The Great Re-Platforming: Why We Moved Off Kubernetes

For most of the last decade, Kubernetes was treated like the final answer to modern infrastructure. If you wanted to look serious, you adopted it. If you wanted to hire top engineers, you put it in the stack. If you wanted to signal that your company could scale, you showed off your cluster diagrams.

I understand why. Kubernetes solved a real problem at a real moment in time. It gave fast-growing teams a way to standardize deployments, isolate workloads, and build a clean abstraction layer over messy infrastructure. For companies operating at massive scale with highly fragmented engineering teams, it was, and still is, an extraordinary piece of engineering.

But somewhere along the way, the industry made a very expensive mistake. We stopped asking whether we needed Kubernetes and started assuming that any serious company should have it by default.

That assumption is breaking.

Over the past few years, I’ve watched more technical leaders quietly ask the same question: what if the orchestrator has become the bottleneck? What if the platform built to simplify operations is now adding more operational complexity than it removes?

That is the heart of the great re-platforming. Not a rejection of containers. Not nostalgia for “old infrastructure.” Just a growing recognition that many teams climbed too far up the abstraction ladder and are now paying for it every single day.

Kubernetes solved a scaling problem, then became a default religion

The strongest tools in infrastructure often create the strongest cargo cults. Kubernetes is a perfect example.

At very large scale, it makes sense. If you have dozens of services, multiple environments, complex scheduling constraints, frequent deploys, strict multi-tenancy requirements, and a platform team capable of operating the control plane properly, Kubernetes gives you leverage. It turns infrastructure into a programmable substrate. That is powerful.

But most companies don’t actually live in that world.

Most companies have a much simpler reality:

A handful of critical services
Predictable traffic patterns
A small engineering team
Limited platform expertise
A business that cares more about reliability and shipping speed than orchestration elegance

In that environment, Kubernetes often creates an inversion. The business thinks it bought scalability, but what it really bought was a second product to maintain: the platform itself.

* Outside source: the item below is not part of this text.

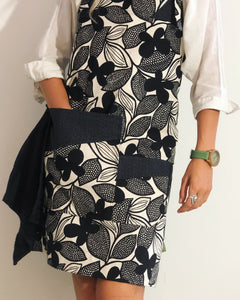 Apron - Black & White Flowers - Pure Linen
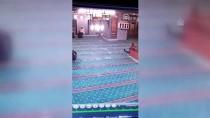 Camiye Giren Kedi Güvenlik Kamerasında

Suddenly you are not just running your application. You are running networking overlays, ingress controllers, Helm charts, admission policies, node groups, autoscalers, service meshes, CRDs, observability pipelines, and a permission model that only three people fully understand.

That is not simplification. That is an organizational tax.

The hidden cost is not compute, it’s cognitive overhead

When people debate Kubernetes, they usually talk about infrastructure cost. That’s the wrong argument. The real cost is cognitive overhead.

Every layer of abstraction creates a translation problem. A developer sees a deployment fail. The root cause might be a container image issue, a secret mismatch, a storage class, a policy constraint, a DNS quirk, an ingress timeout, or an unhealthy node pool. Nothing is impossible, which means everything must be considered.

That ambiguity slows teams down in ways dashboards rarely capture.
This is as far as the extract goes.